I really don’t know what to write or say about Alaska. Hell, I didn’t see Alaska, which is a land more vast than any I have ever seen. We saw a bit of Fairbanks, including some delicious Thai food, and then flew over fast stretches of boreal forest and frozen rivers, including the mighty Yukon. Then on through, not really over, but through the Brooks Range – a fortress of frigid mountains extending far beyond my imagination. I have never seen so much land frozen and seemingly lifeless. Narrow valleys and steep, snow-capped peaks and then suddenly we rounded a bend in the mountains and a wide valley opened up and there was our destination: Anaktuvuk Pass!
We landed and were greeted by half the village it seemed. Kids from the school, most on skis, waved and held banners welcoming us to their home. It was unlike any welcoming I have every experienced and likely ever will. It was cold when we got off the plane, but we didn’t feel it for the warmth of the people kept the chill at bay.

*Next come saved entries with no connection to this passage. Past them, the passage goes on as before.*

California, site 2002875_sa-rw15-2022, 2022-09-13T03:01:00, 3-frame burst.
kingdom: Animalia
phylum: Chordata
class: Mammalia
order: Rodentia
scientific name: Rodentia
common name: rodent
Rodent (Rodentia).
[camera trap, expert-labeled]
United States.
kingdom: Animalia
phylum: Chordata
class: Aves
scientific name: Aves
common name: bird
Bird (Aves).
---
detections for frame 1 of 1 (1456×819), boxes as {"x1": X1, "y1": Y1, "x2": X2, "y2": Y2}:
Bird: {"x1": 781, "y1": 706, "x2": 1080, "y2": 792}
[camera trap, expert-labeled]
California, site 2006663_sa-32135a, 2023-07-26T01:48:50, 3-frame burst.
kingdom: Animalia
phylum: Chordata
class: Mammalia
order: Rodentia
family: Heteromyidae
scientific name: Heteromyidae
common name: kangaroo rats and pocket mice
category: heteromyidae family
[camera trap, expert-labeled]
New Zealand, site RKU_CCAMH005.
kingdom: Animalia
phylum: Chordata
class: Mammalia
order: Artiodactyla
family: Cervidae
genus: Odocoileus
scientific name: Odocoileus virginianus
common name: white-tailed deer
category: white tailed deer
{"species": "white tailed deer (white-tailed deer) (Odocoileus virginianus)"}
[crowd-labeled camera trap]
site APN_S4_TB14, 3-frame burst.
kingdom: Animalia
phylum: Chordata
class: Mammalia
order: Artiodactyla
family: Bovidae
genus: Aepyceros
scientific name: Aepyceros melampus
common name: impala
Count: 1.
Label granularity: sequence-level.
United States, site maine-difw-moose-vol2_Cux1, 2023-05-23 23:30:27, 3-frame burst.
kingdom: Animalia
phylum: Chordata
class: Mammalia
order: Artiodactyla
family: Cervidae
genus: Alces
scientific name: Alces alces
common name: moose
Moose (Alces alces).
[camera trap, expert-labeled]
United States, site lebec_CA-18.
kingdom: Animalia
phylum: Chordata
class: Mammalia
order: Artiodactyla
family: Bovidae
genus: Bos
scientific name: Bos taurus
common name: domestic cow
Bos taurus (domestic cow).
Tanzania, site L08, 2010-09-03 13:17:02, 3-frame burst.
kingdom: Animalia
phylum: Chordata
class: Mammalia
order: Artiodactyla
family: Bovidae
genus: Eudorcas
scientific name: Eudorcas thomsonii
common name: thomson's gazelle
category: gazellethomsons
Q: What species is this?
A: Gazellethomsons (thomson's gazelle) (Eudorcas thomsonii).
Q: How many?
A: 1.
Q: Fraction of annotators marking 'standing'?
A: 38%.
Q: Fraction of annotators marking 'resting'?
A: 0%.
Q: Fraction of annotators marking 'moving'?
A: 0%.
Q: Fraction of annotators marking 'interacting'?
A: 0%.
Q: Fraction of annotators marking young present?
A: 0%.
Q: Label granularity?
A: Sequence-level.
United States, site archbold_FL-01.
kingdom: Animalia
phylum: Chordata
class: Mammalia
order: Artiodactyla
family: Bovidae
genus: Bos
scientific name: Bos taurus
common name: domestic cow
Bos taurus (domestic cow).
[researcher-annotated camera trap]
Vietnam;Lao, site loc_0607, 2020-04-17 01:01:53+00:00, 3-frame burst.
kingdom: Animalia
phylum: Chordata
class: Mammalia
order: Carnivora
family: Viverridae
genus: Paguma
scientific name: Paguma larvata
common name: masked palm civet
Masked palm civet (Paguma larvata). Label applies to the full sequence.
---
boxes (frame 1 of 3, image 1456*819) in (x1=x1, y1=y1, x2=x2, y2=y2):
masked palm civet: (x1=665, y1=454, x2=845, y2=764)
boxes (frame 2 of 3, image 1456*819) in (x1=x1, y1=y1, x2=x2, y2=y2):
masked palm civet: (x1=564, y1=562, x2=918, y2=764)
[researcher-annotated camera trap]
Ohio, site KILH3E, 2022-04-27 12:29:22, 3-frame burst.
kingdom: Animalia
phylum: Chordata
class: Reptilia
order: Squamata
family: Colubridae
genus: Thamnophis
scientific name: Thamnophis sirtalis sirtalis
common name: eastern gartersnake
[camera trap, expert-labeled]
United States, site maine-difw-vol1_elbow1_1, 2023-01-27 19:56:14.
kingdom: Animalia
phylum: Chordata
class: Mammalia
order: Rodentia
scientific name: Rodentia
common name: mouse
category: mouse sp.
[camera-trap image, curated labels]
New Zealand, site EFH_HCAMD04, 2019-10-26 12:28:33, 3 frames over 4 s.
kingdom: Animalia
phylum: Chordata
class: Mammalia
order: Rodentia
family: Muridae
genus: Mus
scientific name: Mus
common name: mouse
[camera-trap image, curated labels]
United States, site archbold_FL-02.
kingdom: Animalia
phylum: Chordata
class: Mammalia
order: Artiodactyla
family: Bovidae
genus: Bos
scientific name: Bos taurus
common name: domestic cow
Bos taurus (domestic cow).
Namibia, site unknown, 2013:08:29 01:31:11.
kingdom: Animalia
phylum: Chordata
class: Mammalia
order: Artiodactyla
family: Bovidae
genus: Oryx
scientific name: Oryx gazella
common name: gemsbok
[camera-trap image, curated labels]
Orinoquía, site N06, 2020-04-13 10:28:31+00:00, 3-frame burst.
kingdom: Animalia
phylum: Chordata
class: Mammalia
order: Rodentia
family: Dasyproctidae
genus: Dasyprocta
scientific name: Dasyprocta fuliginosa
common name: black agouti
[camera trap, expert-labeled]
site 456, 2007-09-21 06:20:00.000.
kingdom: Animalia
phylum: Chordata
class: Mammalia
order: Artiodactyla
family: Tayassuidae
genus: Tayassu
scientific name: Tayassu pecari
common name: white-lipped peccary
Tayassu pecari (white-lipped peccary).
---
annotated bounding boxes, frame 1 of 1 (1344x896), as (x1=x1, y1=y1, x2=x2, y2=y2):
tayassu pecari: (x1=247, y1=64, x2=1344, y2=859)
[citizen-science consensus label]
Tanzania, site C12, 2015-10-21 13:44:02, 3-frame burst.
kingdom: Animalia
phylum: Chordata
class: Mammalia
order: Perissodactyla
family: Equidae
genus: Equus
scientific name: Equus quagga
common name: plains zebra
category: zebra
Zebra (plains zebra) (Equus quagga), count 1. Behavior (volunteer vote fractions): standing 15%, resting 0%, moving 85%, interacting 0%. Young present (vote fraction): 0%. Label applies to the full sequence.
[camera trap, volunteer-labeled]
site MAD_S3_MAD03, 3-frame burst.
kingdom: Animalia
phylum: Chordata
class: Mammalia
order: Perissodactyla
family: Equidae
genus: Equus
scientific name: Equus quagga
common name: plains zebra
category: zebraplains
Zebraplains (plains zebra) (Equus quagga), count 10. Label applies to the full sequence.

My first impression was one of overwhelming kindness – what a greeting! – and cold. A chilly zero degrees Fahrenheit or so greeted us but it was to get much, much colder in a few days when the wind howled and snow banners flew.
When I looked around, I saw the vastness of the place. I had never been in such a wide and wild valley before. The village of Anaktuvuk Pass (population 330 people or so) lies on the northern edge of the Brooks Range, where two rivers and two worlds meet. The John River flows south through the Brooks Range into the Yukon River drainage, whereas the Anaktuvuk River heads north to its meeting with the Colville River and on into the Arctic Ocean. A low, indiscernible rise in the valley separated these two mighty watersheds from one another. Small changes, to my eye at least, in this grand place indicated dramatic forces going on.